Start of SELECTED EXCERPT

Trump is everywhere. Headlines, news flashes, Sunday morning round tables. Lately I’ve been trying to get the damn man out of my head. Literature comes in handy except now he’s in the book I’m reading. The Golden House is The Truman Show but with Trump, or some psychedelic interpretation of him. Somehow it’s still also a hell of a good read, and the shadow of our 45th president is only a minor distraction.

I’ve never read Rushdie, and was delighted to learn he is one of the very few writers I’ve found who’s voice I truly enjoy. Honestly, give me good prose and I could care less about the actual story. Happily The Golden House delivers both with room to spare, and I tore through it like a freshly delivered pizza. 

The story is easy to follow, if a bit confused by the protagonist’s insistence that his eye is a smart camera’s eye, auto-focusing and readjusting to capture not just the reality of the situation but some cinematic dream of it, some imagined unreal copy that’s pulled over the reader’s head like a drug. This is real, or maybe it’s not, and wouldn’t it be cooler this other thing were real instead, or maybe what’s real is what lies between. We’re never quite sure where any of this lands, which I suppose is the point, but it does distract. René is a self-confessed movie freak, at one point openly admitting that he’s making up the story he’s telling us for a future film project, but the details he offer are far too fine-grained to be just in his imagination. He’s like Community’s Abed, constantly overlapping realities to explain away the difficulties and inconveniences of messy life. But at one point I found myself wondering if he ever had any actual interactions with the Golden family, making the spiraling drama into which he gets sucked feel more or less like a cheap trick.

End of SELECTED EXCERPT
Start of RECORDED INFORMATION

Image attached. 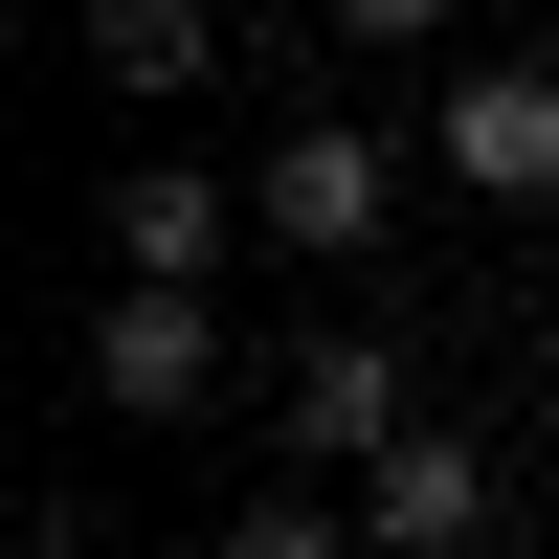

End of RECORDED INFORMATION

* [EXERCISE INSTRUCTIONS]:
(A) Translate this sentence from the review of The Golden House into Spanish: "Happily The Golden House delivers both with room to spare, and I tore through it like a freshly delivered pizza."
(B) Proceed with the review of The Golden House from where it stops, keeping the same voice.

* [EXERCISE RESULTS]:
(A) Por suerte, The Golden House ofrece ambas cosas de sobra, y lo devoré como una pizza recién entregada.

(B)
I read somewhere that novelists should shy away from cultural references. It dates the story and confuses future readers who have no idea who a certain B-list celebrity is anymore. (Try getting all the jokes in an episode of The Golden Girls.) The Golden House lives gleefully in the zeitgeist, almost to a fault. Songs, actors, books, TV shows, movies, music videos. They swim by like confused fish, not really sure what they bring to the table. I get that he’s setting the scene, pulling the reader face-first into the year 2010 or whatever, but I would have been overwhelmed with even half of the references.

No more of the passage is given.